# Swallow Cr WMA Report



## HiawasseeRiverRat (Nov 20, 2011)

I hunted 2 days during last week's deer/bear hunt. Saw a couple of squirrels that looked to be packed up and migrating south. 

Anybody do any good?


----------



## tree cutter 08 (Nov 20, 2011)

didnt even go. heard it wasnt looking to promising a couple of months ago. u find any acorns or sign?


----------



## jw14 (Nov 20, 2011)

i hunt private land just off swallow creek and have been seeing decent sign. very few acorns in the woods but i have 2 nice bucks on camera mostly in food plots


----------



## Chattooga River Hunter (Nov 21, 2011)

I heard Swallow's Creek had poor results and Chestatee was even worse.  It's tough times for deer hunters in the mountains.


----------



## HiawasseeRiverRat (Nov 21, 2011)

*Swallow Cr WMA*



tree cutter 08 said:


> didnt even go. heard it wasnt looking to promising a couple of months ago. u find any acorns or sign?

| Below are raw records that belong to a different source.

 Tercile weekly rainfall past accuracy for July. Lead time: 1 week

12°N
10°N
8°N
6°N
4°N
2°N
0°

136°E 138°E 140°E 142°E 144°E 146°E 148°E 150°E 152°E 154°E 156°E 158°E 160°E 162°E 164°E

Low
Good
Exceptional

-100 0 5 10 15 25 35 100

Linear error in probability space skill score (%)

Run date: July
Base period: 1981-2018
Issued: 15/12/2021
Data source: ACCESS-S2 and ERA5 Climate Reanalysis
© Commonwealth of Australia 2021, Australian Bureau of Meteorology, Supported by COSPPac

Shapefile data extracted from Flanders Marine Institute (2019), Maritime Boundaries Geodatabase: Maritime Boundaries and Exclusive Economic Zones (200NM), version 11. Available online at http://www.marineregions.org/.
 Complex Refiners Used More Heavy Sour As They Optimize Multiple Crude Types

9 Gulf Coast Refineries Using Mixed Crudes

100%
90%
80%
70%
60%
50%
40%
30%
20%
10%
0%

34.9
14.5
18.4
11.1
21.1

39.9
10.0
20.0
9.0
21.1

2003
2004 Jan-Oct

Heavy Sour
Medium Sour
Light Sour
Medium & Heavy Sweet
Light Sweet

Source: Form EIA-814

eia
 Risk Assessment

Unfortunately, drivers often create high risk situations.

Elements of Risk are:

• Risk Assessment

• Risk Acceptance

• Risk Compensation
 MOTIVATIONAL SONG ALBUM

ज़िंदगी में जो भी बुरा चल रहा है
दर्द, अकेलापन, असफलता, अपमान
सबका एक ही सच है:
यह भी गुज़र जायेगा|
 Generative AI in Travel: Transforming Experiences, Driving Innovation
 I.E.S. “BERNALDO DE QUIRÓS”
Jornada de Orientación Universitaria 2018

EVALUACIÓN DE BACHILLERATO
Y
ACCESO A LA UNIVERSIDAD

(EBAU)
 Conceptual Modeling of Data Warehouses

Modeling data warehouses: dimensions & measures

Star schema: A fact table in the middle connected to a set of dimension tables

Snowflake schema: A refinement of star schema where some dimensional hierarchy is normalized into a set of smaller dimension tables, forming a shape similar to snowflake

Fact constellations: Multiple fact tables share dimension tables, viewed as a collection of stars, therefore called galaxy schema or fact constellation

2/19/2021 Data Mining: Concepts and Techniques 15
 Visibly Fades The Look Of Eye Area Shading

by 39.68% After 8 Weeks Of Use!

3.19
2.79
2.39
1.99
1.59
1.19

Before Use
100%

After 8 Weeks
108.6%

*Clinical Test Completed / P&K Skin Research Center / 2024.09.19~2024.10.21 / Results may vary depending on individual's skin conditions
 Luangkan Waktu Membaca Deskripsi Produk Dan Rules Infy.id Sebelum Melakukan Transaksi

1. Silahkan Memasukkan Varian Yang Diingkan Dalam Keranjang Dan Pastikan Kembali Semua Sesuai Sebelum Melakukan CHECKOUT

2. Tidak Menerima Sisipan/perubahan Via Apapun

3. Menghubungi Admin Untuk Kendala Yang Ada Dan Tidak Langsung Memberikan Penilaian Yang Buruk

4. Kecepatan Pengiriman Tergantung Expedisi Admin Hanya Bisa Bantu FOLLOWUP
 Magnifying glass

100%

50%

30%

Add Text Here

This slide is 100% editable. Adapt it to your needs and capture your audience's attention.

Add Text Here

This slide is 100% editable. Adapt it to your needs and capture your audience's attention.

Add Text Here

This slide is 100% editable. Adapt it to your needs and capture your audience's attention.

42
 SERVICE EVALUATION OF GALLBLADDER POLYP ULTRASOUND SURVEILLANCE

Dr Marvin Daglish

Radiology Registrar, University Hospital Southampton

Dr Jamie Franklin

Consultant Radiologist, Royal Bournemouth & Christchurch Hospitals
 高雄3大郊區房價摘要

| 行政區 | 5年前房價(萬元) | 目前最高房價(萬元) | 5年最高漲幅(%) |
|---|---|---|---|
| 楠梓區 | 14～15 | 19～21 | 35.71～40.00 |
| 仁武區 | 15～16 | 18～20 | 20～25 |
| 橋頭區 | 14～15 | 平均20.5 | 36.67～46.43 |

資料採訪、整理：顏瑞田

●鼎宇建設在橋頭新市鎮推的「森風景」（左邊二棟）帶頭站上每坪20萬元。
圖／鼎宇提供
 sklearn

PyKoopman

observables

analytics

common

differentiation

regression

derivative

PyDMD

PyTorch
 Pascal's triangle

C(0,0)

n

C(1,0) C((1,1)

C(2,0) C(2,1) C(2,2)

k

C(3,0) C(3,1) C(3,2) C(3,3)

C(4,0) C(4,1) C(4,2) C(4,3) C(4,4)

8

Tree Cutter, negative on the acorns. There were a few red oak acorns back in October but they are long gone. Dang hogs have ate what few they were.

Seen a little old sign from back in bow season (when they were a few red oak acorns) but nothing fresh.

Tough up here this year.


----------



## tree cutter 08 (Nov 22, 2011)

i always love hunting chesstate to but don't know if ill go this year or not. looked around on the back side a few weeks ago from low to high elevations and did'nt even see as much as a tweety bird. i hope they have something other than weeds in the food plots this year.


----------



## HOOCHMAN (Nov 28, 2011)

I hunted 3 days and saw three does and one bobcat. I found a place where their were a few red oaks, but that was all I saw. I will not be hunting the last hunt. The food plots dont seem to be get hit any either? some one told me their was 2 bucks, 3 hogs, and one bear checked out. I found more sign and acorns at chattahoochee, guess thats where I will hunt in december good luck to all.


----------